The lock-free MPSC channel is built on a lock-free linked list queue optimized for the multi-producer single-consumer pattern.
- Lock-Free Producers: Multiple threads atomically append to tail
- Wait-Free Consumer: Single thread reads from head (no atomics needed)
- No ABA Problem: Single consumer owns popped nodes
- Cache-Line Aligned: Prevents false sharing between producer/consumer
- Memory Safe: Clear ownership model, zero leaks
head (consumer side) tail (producer side)
| |
v v
[Dummy] -> [Node1] -> [Node2] -> [Node3]
- head: Non-atomic pointer (single consumer)
- tail: Atomic pointer (multiple producers)
- Each node contains T data + atomic<Node*> next
Key Insight: Dummy node simplifies empty queue logic and eliminates special cases.
template<typename T>
struct Node {
T data;
std::atomic<Node<T>*> next;
explicit Node(T&& value)
: data(std::move(value)), next(nullptr) {}
};Alignment:
- Nodes are naturally aligned (no special padding needed)
- Data is moved, not copied (ownership transfer)
nextpointer is atomic for concurrent access
template<typename T>
class LockFreeChannelState {
alignas(64) std::atomic<Node<T>*> tail_; // Producer side
alignas(64) Node<T>* head_; // Consumer side
alignas(64) std::atomic<size_t> sender_count_;
std::atomic<bool> receiver_alive_;
alignas(64) std::atomic<uint32_t> signal_; // Wake/sleep
};Cache Line Alignment:
- Each field on separate cache line (64 bytes)
- Prevents false sharing between producer/consumer
- Critical for performance on multi-core systems
The implementation uses precise memory ordering for correctness and performance:
Result<Unit, TrySendError> try_send(T value) {
if (!receiver_alive_.load(std::memory_order_acquire)) {
return Err(Disconnected);
}
Node<T>* new_node = new Node<T>(std::move(value));
new_node->next.store(nullptr, std::memory_order_relaxed);
// Critical: Single atomic exchange
Node<T>* old_tail = tail_.exchange(new_node, std::memory_order_acq_rel);
old_tail->next.store(new_node, std::memory_order_release); // Publish
signal_.fetch_add(1, std::memory_order_release);
return Ok(Unit{});
}Memory Ordering Rationale:
receiver_alive_: acquire - See all receiver operations before droptail_.exchange(): acq_rel - Synchronize with other producersold_tail->next.store(): release - Publish node to consumersignal_.fetch_add(): release - Wake consumer with visibility
Option<T> try_pop() {
Node<T>* head = head_; // No atomic needed!

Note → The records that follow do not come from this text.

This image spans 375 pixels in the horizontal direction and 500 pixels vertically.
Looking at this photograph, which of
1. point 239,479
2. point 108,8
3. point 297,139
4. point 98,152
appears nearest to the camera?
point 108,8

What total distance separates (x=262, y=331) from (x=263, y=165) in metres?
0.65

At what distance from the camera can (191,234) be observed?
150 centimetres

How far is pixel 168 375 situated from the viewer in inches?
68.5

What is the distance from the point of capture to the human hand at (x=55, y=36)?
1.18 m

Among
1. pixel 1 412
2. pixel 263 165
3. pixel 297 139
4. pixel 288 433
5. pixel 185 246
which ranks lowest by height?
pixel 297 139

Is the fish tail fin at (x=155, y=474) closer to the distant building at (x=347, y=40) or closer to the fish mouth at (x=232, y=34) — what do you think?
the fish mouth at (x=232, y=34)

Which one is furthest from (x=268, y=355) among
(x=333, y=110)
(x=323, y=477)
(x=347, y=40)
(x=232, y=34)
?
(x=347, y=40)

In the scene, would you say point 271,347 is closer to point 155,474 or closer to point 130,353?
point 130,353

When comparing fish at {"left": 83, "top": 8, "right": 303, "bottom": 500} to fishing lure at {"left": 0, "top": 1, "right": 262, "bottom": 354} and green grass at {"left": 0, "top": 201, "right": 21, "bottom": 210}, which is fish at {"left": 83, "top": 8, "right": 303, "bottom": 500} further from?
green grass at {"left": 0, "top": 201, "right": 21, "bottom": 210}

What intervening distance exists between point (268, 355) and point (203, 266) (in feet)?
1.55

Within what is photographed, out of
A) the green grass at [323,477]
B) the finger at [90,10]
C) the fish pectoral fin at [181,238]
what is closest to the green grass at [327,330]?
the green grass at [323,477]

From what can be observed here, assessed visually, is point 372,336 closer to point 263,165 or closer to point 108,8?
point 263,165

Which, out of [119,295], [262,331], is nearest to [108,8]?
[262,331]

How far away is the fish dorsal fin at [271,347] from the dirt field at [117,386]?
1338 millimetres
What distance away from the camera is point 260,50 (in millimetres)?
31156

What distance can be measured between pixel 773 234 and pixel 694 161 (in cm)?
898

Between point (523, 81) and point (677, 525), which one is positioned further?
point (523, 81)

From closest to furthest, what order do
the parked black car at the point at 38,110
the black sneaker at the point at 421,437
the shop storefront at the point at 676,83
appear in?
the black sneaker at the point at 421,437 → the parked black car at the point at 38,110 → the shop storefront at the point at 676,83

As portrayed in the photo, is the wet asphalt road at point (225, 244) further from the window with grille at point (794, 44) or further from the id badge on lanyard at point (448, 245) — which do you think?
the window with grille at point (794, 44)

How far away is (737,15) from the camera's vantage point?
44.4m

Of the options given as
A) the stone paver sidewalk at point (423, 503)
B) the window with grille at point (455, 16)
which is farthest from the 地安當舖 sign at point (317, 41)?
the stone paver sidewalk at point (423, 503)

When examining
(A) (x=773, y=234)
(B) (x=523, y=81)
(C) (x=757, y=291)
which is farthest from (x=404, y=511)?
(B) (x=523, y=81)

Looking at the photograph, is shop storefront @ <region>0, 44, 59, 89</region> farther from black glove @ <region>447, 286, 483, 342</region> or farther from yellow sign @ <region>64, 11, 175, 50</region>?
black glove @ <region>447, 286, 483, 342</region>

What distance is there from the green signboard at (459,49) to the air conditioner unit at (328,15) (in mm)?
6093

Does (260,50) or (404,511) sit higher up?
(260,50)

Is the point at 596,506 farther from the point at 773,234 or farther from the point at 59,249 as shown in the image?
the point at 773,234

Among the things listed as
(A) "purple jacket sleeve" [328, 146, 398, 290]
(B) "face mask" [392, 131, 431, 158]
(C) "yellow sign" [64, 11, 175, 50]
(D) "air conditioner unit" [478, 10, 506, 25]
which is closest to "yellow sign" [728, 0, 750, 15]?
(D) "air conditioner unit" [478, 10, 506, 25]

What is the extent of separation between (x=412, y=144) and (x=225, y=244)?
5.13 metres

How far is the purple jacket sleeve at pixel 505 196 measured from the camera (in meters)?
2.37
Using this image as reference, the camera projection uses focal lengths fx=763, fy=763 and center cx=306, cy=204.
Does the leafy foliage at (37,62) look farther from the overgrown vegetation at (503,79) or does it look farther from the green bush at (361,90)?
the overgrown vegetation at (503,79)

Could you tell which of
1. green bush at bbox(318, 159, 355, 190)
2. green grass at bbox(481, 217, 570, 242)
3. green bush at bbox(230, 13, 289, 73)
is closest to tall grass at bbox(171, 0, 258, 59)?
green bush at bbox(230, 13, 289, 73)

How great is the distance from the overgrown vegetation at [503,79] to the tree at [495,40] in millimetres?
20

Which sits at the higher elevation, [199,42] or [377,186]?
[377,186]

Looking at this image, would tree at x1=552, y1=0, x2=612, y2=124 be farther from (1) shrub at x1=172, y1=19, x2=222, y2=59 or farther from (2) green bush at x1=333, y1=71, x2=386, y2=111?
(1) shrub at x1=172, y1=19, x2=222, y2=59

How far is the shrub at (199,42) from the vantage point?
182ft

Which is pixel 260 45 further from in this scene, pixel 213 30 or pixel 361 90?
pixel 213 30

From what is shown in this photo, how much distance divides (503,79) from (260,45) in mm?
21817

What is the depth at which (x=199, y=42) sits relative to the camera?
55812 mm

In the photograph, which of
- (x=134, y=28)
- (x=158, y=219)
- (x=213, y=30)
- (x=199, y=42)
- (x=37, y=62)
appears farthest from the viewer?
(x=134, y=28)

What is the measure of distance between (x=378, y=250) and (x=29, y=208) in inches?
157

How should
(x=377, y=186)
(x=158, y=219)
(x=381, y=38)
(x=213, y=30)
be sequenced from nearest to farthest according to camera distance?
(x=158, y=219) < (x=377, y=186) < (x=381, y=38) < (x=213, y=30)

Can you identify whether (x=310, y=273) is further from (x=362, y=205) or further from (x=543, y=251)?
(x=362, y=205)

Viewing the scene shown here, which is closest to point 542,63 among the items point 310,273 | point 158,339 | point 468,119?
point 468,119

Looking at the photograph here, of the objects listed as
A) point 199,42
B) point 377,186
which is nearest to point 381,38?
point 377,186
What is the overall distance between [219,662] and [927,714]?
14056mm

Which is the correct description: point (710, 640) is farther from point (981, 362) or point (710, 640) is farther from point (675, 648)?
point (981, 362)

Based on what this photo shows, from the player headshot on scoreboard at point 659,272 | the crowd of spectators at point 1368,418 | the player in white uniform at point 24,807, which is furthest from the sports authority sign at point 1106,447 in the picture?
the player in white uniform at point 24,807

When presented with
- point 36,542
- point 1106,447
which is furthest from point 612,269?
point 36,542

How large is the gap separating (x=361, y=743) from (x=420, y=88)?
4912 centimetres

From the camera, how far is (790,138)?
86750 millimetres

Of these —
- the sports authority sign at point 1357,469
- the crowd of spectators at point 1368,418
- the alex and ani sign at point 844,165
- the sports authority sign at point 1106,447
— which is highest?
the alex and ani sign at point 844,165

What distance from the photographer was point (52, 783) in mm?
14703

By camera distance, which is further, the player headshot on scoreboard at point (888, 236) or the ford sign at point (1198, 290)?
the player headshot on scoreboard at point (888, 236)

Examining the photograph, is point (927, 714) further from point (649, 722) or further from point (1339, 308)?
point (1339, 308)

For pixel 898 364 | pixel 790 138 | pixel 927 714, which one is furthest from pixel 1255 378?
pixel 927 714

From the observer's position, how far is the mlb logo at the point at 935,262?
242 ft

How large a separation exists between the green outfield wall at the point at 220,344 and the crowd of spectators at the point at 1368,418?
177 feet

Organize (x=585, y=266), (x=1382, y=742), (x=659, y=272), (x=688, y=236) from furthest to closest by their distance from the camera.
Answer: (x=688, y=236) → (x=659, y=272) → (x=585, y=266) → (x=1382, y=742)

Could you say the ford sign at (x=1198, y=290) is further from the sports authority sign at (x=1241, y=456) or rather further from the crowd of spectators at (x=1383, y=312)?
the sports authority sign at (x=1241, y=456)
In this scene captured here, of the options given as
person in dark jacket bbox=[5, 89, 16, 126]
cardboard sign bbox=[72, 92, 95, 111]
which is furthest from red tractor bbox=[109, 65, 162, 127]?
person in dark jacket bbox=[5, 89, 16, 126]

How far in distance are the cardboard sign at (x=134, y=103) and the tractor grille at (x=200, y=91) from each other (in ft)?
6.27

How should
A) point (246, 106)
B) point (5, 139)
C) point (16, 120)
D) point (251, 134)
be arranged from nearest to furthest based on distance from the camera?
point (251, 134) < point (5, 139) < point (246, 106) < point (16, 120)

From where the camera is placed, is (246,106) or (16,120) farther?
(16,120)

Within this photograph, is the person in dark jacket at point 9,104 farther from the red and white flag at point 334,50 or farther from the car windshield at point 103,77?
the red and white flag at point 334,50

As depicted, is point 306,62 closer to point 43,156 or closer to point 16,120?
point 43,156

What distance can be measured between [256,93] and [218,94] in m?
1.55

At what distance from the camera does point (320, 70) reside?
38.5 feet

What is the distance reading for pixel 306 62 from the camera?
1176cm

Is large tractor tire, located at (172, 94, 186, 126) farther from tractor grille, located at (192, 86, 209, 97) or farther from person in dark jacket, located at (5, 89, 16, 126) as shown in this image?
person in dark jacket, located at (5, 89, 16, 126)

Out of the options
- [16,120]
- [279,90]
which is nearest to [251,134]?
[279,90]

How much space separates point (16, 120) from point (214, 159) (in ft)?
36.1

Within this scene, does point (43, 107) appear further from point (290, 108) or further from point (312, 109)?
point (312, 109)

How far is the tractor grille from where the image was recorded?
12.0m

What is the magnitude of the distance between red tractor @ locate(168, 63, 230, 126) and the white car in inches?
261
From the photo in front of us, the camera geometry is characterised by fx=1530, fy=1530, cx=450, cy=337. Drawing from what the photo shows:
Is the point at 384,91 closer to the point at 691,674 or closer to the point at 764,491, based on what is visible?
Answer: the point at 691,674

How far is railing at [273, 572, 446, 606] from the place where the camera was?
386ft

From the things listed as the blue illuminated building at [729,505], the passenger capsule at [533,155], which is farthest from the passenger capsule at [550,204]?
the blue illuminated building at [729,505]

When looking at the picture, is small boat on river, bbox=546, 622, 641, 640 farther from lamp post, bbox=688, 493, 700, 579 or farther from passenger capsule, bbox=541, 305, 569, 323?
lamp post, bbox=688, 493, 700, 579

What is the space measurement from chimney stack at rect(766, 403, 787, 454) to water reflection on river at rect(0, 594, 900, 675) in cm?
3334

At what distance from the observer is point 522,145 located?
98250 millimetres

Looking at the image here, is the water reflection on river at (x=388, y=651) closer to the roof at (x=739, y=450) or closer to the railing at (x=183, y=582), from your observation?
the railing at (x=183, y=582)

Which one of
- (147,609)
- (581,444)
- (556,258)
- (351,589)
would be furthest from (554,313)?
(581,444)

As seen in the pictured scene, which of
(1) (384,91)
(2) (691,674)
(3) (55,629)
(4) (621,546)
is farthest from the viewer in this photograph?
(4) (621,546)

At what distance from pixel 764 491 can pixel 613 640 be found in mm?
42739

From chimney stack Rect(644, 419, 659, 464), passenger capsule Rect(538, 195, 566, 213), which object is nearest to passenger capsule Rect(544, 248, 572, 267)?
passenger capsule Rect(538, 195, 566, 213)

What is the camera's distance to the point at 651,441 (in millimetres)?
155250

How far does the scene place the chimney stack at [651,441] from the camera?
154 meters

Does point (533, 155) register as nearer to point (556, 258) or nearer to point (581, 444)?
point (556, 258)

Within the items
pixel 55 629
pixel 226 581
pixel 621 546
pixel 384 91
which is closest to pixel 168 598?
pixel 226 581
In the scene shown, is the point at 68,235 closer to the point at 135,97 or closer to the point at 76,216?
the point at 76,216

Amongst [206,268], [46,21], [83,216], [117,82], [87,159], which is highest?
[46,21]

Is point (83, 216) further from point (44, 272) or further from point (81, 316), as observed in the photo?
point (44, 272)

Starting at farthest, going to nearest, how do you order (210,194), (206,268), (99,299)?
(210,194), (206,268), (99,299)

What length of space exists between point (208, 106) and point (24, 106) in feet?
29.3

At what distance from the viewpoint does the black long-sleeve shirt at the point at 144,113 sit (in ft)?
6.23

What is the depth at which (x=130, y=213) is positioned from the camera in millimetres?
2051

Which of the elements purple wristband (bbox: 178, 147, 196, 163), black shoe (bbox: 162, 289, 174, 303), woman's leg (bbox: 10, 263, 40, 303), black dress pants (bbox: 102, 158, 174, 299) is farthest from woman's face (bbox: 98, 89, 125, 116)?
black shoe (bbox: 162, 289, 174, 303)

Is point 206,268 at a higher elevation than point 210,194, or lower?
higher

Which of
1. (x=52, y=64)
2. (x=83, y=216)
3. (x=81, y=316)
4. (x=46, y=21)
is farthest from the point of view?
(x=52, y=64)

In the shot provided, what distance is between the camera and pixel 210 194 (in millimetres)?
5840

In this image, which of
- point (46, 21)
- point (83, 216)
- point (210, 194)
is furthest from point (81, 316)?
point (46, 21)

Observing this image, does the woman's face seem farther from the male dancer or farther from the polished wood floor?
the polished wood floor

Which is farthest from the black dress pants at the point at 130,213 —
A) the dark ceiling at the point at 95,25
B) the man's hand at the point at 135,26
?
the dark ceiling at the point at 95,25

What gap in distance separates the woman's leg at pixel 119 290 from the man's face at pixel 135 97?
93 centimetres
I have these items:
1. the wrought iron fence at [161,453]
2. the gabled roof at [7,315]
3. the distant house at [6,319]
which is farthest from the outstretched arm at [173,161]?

Node<T>* next = head->next.load(std::memory_order_acquire);
if (next == nullptr) return None;
T value = std::move(next->data);
head_ = next; // Advance head
delete head; // Delete old dummy
return Some(std::move(value));
}Memory Ordering Rationale:
head->next.load(): acquire - See producer's publish (release)head_: No atomic - Single consumer, no contention!- Forms happens-before with producer's release store
Why Wait-Free: No loops, no CAS, no retries. Single consumer always succeeds immediately.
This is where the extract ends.